Long Valley removes LGBTQ ‘Safe Zone’ stickers from middle school

School officials in one Morris County town are telling teachers to take down the rainbow stickers meant to comfort students who are part of the LBGTQ+ community.
Within Long Valley Middle School were “safe zone” stickers that depicted rainbows. They have become common in other schools.
The stickers have been up in the middle school since 2019 when students decided they wanted them in classrooms or offices. But they will now have to be taken down – a decision that has proven to be controversial to some.
"To be walking through your school and you see that sticker, it's a small token of a reminder that it's OK to be exactly who you are,” says Justine Evyn Saliski, of Garden State Equality.

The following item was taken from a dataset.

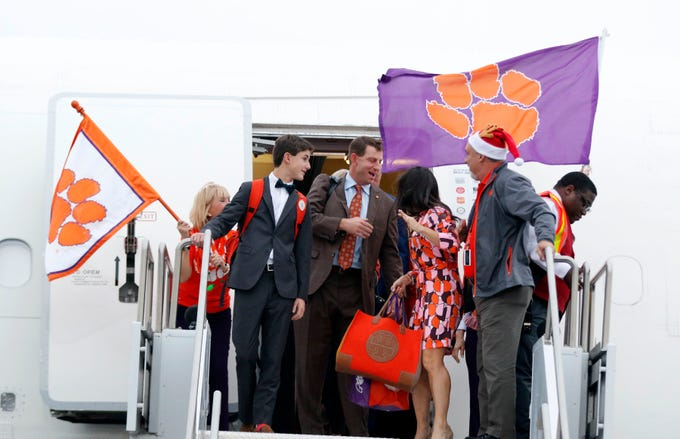 Clemson's coach Dabo Swinney and his wife Kathleen arrive at Phoenix Sky Harbor Executive Terminal in Phoenix, Sunday, Dec 22, 2019 for the 2019-20 PlayStation Fiesta Bowl.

Saliski says she is disappointed to hear the stickers are coming down after some parents complained.
Long Valley Superintendent Peter Turnamian said at a recent Board of Education meeting, "Two things that were of concern was the voluntary nature of how they were implemented and the idea that they did potentially expose us to appropriate criticism of point of view favoritism."
Saliski says favoritism is the opposite intention.

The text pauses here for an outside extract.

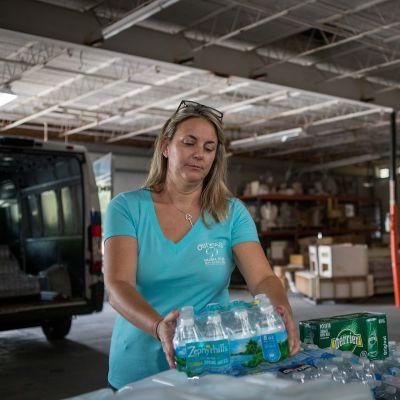 Rachel Costigan nostaa vesipulloja autosta pöydälle.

"By putting a sticker up, I don't think that's showing favoritism by any means. I think it's just showing that a student who happens to be an LGBTQ student is exactly the same as a student who isn't,” she says.
Saliski says it's supposed to offer inclusion to a group of children that are often targeted. The Human Rights Campaign states that students within the LGBTQ+ community are two times more likely to be bullied.
The New Jersey Education Association weighed in, saying that every child should feel safe and welcome, adding, "We believe that it helps everyone when that value is expressed clearly and unambiguously. Students seem to understand that instinctively. Some adults apparently still need to catch up. We will continue to advocate for equity, inclusion, and mutual understanding in all of our public schools."
In place of the rainbow stickers, the school will now hang images of the school’s panther mascot, with a message to encourage kindness.